POST /api/v1/datasets/{name}/reload returns an error if the reloaded source is empty — an admin reload is an explicit action, so it reports failure instead of silently dropping the dataset.

Fix

  • Run ls against the same path you put in the config — from the same working directory the server starts in.
  • For glob patterns: shell-expand them by hand (echo data/*.parquet) to confirm what they resolve to.
  • For S3: list the prefix (aws s3 ls s3://bucket/events/) to confirm objects exist.
  • For containers: prefer absolute paths or mount the data directory at a known location.

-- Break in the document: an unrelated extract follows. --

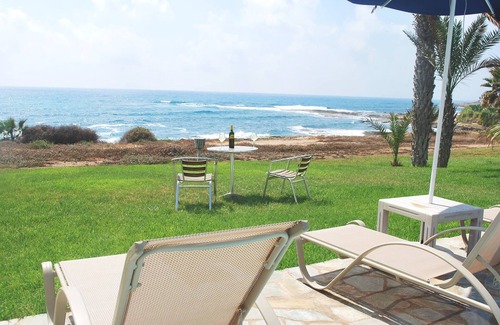 Kissonerga Villa | Sea Front Villa With Private Heated Pool, Quiet area Paphos 322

DuckDB build fails in CI with legacy CXX ABI

Symptom

A wheel build in .github/workflows/publish.yml fails with:

#error "DuckDB does not provide extensions for this (legacy) CXX ABI
 - Explicitly set DUCKDB_PLATFORM ..."

Root cause

The manylinux containers used by PyO3/maturin-action still default to the pre-cxx11 GCC C++ ABI (_GLIBCXX_USE_CXX11_ABI=0). The bundled libduckdb-sys refuses to compile against that ABI without an explicit opt-in.

Fix

Already applied in .github/workflows/publish.yml:

- uses: PyO3/maturin-action@v1
  env:
    DUCKDB_PLATFORM: ${{ matrix.target == 'x86_64' && 'linux_amd64_gcc4' || 'linux_arm64_gcc4' }}
  with:
    sccache: 'false'    # sccache also breaks the bundled C++ build
    ...

If you fork the workflow and hit this again, make sure both the env.DUCKDB_PLATFORM and sccache: 'false' lines are present.